At lunch, he asked if I wanted any of the pants that he was now too skinny to wear. I thought I detected a smirk. Instead of legal papers, his briefcase was loaded with supplements, including fish oil, coenzyme Q10 (thought to be good for heart function), as well as resveratrol, the powerful compound found in red wine that has been shown to extend lifespan in obese mice. He subscribed to an array of health-related magazines and newsletters, including Life Extension magazine, which ran long feature articles touting various supplements (and is published by a company that sells those same supplements).
His latest find was curcumin, a derivative of the spice turmeric that is a staple of traditional Ayurvedic medicine. More recently, curcumin has racked up some fascinating results in the lab, suggesting that it might work against a wide range of ailments, from diabetes to irritable bowel syndrome to some kinds of cancers, including colorectal cancer. There have been encouraging preliminary studies, particularly against inflammatory conditions; and in the lab dish at least, it also seems to zap cancer cells. But the evidence is far from conclusive, and there have been no large-scale randomized clinical trials in humans; the jury is still very much out. Nevertheless, better safe than sorry: Dad takes eight grams of it each day, or about half a tablespoonful, which seems like a lot.
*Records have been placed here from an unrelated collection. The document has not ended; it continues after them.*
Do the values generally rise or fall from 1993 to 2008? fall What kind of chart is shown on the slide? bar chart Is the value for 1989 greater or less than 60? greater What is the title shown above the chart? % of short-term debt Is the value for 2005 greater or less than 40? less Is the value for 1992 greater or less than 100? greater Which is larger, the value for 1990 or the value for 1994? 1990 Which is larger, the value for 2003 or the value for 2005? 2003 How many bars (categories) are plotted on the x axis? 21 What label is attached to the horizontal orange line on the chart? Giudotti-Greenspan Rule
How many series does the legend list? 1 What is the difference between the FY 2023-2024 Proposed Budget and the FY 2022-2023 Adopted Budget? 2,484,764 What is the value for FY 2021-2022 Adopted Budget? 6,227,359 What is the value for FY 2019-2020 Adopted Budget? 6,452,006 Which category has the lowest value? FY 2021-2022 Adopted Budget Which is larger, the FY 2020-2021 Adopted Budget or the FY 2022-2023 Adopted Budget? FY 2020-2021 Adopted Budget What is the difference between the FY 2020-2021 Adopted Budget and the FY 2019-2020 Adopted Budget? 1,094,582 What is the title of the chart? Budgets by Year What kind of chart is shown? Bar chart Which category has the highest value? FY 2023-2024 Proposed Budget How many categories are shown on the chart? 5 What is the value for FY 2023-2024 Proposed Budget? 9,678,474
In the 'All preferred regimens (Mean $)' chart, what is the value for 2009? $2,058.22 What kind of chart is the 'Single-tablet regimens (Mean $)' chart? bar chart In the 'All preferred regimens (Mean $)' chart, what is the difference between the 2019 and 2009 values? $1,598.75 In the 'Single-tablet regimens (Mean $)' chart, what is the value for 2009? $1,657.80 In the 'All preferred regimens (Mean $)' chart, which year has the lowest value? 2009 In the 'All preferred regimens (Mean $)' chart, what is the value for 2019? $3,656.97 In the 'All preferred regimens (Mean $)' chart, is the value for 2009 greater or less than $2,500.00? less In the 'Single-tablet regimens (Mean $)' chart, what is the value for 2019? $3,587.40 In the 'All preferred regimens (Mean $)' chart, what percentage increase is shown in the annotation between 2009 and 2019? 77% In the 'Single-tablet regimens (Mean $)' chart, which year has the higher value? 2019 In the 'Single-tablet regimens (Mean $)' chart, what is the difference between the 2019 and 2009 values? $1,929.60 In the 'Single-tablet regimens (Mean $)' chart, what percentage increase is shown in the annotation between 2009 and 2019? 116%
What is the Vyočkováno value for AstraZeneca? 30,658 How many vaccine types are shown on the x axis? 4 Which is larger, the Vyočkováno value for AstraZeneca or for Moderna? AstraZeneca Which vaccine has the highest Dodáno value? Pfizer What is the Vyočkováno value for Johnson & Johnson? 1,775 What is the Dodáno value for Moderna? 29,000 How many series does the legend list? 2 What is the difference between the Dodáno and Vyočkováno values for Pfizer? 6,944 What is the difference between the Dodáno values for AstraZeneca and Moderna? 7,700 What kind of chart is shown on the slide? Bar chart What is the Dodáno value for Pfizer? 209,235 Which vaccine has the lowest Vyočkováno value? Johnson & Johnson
He certainly seemed healthier than the last time I’d seen him; his skin sort of glowed, although the only discernible effect of all the curcumin was that it turned certain bodily functions bright yellow. (I was sorry I asked.) Was it also beating down any incipient cancer genes that might be lurking in his cells? Who knew. Still, who could blame him for fearing decrepitude, disease, and a long-suffering death? If his somewhat odd new habits help stave off the dreaded “just shoot me” day, then it will be well worth it. Certainly, they can’t hurt, although Jay Olshansky would point out that he also benefits from the two most powerful anti-aging drugs known to man: money and education.